Operazione Terry e la "non notizia" della 'ndrangheta presente a Verona

L'operazione dei carabinieri del Ros, coordinati dalla direzione distrettuale antimafia di Venezia, è stata comunque applaudita da esponenti politici e dall'associazione Avviso Pubblico

Foto di repertorio

Esponenti politici e l'associazione Avviso Pubblico, la quale si batte per la diffusione di una cultura antimafiosa, hanno espresso ieri, 12 febbraio, il loro plauso per il buon esito dell'operazione antimafia denominata Terry, svolta dai carabinieri del Ros, coordinati dalla direzione distrettuale antimafia di Venezia.
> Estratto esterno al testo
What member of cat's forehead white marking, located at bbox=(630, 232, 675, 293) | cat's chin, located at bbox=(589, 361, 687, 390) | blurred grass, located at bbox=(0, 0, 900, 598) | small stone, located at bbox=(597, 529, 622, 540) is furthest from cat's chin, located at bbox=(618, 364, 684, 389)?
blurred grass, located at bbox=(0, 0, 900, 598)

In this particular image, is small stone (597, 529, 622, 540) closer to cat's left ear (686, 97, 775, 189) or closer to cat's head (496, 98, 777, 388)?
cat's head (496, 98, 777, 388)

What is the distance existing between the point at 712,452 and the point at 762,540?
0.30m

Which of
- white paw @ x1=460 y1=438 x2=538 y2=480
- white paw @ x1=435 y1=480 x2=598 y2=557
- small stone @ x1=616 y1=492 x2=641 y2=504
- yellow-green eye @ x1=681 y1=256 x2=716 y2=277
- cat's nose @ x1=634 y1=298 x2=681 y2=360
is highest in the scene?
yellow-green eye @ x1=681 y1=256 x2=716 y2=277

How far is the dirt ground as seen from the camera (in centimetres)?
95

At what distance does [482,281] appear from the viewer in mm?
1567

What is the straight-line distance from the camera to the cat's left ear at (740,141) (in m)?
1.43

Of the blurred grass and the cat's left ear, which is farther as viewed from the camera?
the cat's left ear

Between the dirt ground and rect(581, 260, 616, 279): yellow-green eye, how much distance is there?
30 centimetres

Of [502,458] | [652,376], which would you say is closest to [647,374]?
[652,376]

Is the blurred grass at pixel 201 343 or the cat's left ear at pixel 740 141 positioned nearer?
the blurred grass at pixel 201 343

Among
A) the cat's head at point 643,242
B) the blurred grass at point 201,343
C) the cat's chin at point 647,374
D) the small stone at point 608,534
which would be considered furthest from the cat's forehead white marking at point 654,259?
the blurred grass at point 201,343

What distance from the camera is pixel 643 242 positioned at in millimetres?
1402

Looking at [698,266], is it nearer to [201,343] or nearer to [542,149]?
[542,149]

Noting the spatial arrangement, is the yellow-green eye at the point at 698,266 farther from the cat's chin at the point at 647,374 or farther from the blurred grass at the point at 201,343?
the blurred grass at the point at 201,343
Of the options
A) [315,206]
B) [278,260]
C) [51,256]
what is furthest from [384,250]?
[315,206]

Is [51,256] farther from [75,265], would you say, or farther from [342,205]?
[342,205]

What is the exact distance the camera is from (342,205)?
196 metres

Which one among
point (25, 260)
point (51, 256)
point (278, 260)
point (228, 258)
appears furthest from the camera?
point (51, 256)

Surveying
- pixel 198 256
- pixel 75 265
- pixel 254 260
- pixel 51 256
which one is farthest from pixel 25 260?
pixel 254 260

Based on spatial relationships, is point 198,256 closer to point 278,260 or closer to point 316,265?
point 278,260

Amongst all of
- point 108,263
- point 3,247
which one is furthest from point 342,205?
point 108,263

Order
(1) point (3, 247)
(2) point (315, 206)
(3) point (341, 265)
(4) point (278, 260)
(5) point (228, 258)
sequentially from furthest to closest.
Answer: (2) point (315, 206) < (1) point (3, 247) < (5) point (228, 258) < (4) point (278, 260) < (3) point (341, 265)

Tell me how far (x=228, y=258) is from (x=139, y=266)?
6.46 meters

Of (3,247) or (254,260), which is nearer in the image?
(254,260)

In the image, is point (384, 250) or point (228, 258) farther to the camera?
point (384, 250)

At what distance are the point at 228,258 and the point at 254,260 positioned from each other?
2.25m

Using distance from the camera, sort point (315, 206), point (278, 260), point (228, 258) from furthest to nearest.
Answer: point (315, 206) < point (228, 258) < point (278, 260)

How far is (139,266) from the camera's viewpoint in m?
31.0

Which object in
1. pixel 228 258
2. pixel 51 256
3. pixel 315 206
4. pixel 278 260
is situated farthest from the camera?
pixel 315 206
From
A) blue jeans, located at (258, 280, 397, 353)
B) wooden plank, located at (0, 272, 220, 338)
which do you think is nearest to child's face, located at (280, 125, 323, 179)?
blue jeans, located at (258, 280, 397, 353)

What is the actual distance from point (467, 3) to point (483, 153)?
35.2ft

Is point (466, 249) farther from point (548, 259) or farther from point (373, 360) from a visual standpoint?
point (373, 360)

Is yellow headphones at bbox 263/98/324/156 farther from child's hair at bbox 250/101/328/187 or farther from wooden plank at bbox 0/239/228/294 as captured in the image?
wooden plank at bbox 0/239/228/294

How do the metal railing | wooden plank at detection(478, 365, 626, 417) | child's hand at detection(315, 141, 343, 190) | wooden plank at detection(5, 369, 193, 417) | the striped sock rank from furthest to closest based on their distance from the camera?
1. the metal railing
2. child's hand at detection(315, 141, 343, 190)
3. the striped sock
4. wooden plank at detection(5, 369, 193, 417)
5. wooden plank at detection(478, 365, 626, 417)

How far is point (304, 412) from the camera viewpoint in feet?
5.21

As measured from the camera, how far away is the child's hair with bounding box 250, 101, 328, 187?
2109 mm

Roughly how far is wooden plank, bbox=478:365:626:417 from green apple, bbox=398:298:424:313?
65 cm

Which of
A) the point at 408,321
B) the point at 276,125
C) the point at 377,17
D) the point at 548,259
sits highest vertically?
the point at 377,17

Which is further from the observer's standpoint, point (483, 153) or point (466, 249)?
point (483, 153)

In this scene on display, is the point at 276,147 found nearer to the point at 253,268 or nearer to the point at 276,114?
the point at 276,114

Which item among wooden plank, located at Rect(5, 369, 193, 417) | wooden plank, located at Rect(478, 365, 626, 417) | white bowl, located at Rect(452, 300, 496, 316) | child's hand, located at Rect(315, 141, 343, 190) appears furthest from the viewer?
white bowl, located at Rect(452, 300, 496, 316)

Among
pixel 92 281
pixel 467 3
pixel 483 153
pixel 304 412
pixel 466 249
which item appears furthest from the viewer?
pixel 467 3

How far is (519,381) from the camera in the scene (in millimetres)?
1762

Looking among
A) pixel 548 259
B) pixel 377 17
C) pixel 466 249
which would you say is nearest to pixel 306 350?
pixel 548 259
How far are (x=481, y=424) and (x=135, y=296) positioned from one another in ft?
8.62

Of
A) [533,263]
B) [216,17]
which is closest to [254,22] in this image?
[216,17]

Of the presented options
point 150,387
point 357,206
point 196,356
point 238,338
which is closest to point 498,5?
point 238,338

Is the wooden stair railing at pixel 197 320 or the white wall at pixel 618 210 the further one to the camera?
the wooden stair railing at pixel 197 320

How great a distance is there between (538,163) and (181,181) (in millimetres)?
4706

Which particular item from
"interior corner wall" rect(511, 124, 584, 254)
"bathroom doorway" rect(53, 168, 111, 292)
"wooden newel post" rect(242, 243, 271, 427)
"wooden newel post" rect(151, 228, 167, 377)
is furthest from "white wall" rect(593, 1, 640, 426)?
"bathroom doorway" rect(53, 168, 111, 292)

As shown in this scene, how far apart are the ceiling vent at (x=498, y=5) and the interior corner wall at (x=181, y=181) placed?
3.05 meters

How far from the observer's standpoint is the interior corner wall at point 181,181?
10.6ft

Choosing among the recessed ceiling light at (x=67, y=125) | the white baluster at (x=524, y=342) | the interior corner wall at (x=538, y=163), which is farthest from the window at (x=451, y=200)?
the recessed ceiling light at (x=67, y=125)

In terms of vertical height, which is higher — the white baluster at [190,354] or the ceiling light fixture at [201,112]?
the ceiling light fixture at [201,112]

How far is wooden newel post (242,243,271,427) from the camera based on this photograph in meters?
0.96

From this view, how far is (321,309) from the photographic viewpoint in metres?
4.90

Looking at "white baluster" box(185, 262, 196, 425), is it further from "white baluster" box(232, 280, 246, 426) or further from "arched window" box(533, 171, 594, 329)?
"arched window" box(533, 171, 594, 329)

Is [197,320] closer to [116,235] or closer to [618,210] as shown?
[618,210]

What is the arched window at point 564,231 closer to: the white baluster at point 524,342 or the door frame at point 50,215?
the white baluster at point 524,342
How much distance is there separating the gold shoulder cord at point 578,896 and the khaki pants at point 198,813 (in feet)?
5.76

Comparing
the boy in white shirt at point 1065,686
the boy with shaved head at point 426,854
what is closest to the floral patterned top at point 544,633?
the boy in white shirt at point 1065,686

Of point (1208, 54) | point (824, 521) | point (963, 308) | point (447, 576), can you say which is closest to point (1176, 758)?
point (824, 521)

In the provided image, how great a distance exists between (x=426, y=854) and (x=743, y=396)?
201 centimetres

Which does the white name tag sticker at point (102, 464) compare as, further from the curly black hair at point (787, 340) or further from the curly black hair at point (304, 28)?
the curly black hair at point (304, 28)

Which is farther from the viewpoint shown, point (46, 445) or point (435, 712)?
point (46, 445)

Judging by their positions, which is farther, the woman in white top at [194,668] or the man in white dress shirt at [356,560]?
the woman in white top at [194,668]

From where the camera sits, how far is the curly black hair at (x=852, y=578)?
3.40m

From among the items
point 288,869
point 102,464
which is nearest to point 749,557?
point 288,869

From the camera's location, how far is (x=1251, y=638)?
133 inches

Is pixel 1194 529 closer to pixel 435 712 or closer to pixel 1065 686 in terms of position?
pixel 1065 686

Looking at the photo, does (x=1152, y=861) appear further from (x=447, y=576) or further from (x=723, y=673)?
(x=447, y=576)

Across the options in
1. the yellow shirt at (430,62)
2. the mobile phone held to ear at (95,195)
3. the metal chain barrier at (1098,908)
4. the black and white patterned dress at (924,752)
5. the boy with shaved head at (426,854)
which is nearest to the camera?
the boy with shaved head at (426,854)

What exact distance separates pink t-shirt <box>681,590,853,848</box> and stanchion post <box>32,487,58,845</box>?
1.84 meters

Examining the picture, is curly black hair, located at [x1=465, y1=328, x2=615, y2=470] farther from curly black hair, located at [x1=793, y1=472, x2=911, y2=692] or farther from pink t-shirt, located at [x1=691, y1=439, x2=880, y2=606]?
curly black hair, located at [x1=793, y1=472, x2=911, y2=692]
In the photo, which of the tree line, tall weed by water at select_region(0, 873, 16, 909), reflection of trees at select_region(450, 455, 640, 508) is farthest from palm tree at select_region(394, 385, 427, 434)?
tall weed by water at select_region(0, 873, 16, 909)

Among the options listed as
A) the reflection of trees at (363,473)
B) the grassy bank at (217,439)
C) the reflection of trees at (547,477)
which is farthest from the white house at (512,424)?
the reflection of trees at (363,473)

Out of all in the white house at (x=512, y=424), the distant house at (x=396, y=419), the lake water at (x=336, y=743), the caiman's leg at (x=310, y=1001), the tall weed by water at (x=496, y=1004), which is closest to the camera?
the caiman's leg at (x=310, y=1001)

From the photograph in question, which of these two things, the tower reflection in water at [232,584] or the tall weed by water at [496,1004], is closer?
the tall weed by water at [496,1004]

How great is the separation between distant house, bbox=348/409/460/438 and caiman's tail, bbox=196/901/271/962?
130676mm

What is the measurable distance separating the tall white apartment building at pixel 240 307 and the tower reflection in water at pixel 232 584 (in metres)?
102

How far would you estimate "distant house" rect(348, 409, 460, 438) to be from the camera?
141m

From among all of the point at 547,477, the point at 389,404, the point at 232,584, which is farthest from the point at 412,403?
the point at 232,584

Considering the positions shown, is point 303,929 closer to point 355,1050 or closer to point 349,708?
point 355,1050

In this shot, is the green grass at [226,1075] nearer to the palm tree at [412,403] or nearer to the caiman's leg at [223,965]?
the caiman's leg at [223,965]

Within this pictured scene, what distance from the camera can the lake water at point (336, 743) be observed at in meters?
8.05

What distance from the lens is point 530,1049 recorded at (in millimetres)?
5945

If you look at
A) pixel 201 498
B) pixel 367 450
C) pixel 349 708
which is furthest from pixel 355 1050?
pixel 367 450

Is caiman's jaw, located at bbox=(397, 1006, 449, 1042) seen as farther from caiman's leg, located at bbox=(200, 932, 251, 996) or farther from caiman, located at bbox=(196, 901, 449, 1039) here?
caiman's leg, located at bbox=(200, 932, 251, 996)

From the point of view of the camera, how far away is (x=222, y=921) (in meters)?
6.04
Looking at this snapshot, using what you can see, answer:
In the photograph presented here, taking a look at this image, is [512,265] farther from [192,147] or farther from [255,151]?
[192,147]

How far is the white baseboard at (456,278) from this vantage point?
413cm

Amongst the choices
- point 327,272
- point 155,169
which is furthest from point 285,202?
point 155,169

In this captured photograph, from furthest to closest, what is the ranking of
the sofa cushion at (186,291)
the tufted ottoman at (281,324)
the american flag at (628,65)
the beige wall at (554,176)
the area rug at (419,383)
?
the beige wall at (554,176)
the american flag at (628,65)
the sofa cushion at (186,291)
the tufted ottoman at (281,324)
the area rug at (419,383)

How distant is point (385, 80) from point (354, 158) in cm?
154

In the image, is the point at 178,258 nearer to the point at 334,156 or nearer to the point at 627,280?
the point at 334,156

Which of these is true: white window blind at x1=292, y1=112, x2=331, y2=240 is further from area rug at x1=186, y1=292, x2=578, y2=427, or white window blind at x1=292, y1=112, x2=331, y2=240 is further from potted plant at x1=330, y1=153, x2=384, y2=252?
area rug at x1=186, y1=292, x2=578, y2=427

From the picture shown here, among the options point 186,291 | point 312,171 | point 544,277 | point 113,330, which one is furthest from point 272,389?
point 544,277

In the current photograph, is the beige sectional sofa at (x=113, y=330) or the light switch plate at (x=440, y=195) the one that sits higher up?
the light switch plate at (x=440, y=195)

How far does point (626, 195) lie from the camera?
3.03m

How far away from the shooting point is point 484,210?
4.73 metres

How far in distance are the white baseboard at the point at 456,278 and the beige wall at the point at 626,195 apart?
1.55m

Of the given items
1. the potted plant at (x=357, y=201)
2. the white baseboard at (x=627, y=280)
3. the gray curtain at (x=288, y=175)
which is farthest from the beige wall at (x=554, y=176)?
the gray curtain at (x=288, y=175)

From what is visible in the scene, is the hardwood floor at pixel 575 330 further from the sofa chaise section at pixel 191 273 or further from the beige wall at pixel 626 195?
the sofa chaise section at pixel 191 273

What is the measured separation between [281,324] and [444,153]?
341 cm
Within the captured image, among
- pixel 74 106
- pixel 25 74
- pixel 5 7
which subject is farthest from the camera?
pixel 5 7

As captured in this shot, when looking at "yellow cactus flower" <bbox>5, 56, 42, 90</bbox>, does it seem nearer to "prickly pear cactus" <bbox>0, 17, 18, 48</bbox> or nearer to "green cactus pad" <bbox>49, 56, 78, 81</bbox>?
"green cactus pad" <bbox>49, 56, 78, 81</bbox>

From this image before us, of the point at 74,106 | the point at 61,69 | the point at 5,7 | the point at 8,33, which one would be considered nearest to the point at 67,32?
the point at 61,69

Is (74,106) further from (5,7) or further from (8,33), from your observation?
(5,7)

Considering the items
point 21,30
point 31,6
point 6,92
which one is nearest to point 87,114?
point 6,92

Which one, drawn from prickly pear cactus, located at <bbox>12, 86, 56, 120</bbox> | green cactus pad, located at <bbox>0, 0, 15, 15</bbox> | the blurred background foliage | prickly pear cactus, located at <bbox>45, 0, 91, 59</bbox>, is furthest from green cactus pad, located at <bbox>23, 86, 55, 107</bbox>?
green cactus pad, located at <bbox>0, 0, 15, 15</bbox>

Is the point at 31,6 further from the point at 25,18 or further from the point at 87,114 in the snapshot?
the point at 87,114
Il coordinatore regionale di Avviso Pubblico Andrea Cereser, sindaco di San Donà di Piave, ha sottolineato come le indagini abbiano documentato, per la prima volta in Veneto, l'attività di un gruppo della 'ndrangheta, la famiglia Multari, che ha agito anche grazie alla connivenza di un tessuto imprenditoriale locale. «Questa e altre precedenti inchieste confermano la presenza mafiosa sul territorio della provincia di Verona, che si sta sempre più manifestando», ha aggiunto Mirco Frapporti, coordinatore di Avviso Pubblico in provincia di Verona e sindaco di Fumane.

Ciò che ha maggiormente colpito, infatti, dell'operazione Terry, è il fatto che alcuni cittadini e imprenditori hanno chiesto aiuto a membri della famiglia Multari per la risoluzione di problemi, come nel caso dello yacht Terry. La distruzione del natante era stata richiesta agli 'ndranghetisti dal proprietario, il quale aveva trovato un acquirente a cui avrebbe voluto venderlo. L'acquirente avrebbe però scoperto dei gravi difetti nello yacht e così ha contestato la vendita. Il proprietario, un imprenditore veneziano, avrebbe così chiesto di incendiare la barca per evitare le perizie.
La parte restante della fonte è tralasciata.